Location
- George Town Tasmania Australia 41°05′57″S 146°49′41″E﻿ / ﻿41.0993°S 146.8281°E

Information
- Type: Public
- Established: 1999
- Principal: Jeanna Bolton
- Staff: 50
- Years offered: K–12 + VET
- Enrollment: 550
- Colours: Navy, white, maroon
- Website: portdalrymple.education.tas.edu.au

= Port Dalrymple School =

Port Dalrymple School is a school in George Town, Tasmania, Australia. The school has students from Kindergarten to Grade 12 and Vocational Education Training (VET).

==History==
Port Dalrymple School was opened in 1999 after the merge of George Town Primary School and George Town High School. In 1999 the school continued with the kindergarten to grade six and grade seven to ten groups, in 2000 this changed to Junior School (kindergarten to grade four), Middle School (grades five to eight) and Senior School (grade nine and ten). In 2005 this changed again when grade eight became the start of senior school. In 2017, Port Dalrymple School was extended to include grades 11 and 12.

==Learning==
Port Dalrymple School has a very different type of learning than most other district high schools.

===Grades===
- Kindergarten (2 Classes)
- Junior School – Prep to Grade 4 (8 Classes)
- Middle School – Grade 5 to 7 (5 Classes)
- Senior School – Grade 8 to 10 (7 Classes)
- Vocational Educational Training

===Personal Learning Pathways===
Middle and Senior school students take part in Personal Learning Pathways (PLP's). Students pick their subject (1 for middle school and 3 for senior school) and spend 4 periods (3 hours) a week on each subject, this continues all year for senior school students, middle school students change their PLP halfway through the year.

===Principal Teacher Classes===
For all other lessons (excluding Languages Other Than English in senior school) students spend their time in a class assigned at the beginning of each year, they also have a Principal Teacher who teaches Literacy, Numeracy, Maintaining Wellbeing (Excluding Physical Education) and Inquiry.
Physical Education (PE) is with a PE teacher and done in your Principal Teacher Class. You can also choose Extended PE for a PLP which will allow you to participate in 3 more hours of Physical Education a week.
Music is also a compulsory subject in middle school, students will have weekly music lessons which their class.

===LOTE===
Middle School students participate in compulsory LOTE (Languages Other Than English) with their principal teacher classes.

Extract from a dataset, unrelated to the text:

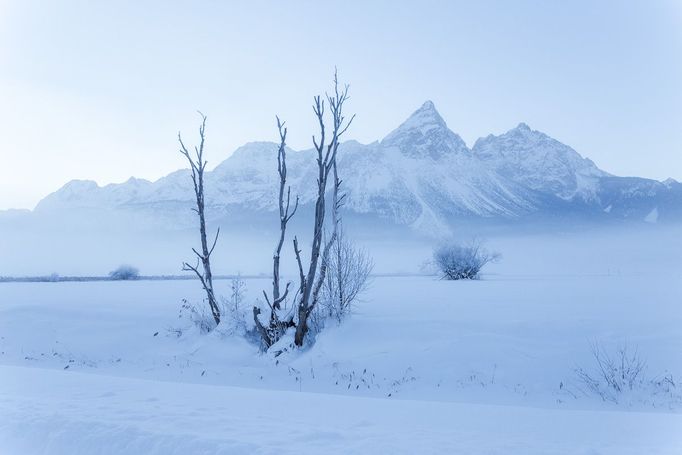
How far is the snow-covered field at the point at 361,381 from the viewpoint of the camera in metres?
6.11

Middle School generally learn basic Indonesian, but in recent years they have learnt basic Thai and Japanese.
Senior School students have the option of learning a language online with a teacher from another school, the three options are French, Japanese, Spanish and Indonesian (however at present nobody is learning Indonesian.)

==School population==
Port Dalrymple School has around 550 students and 50 people on staff. This number has remained steady for a few years.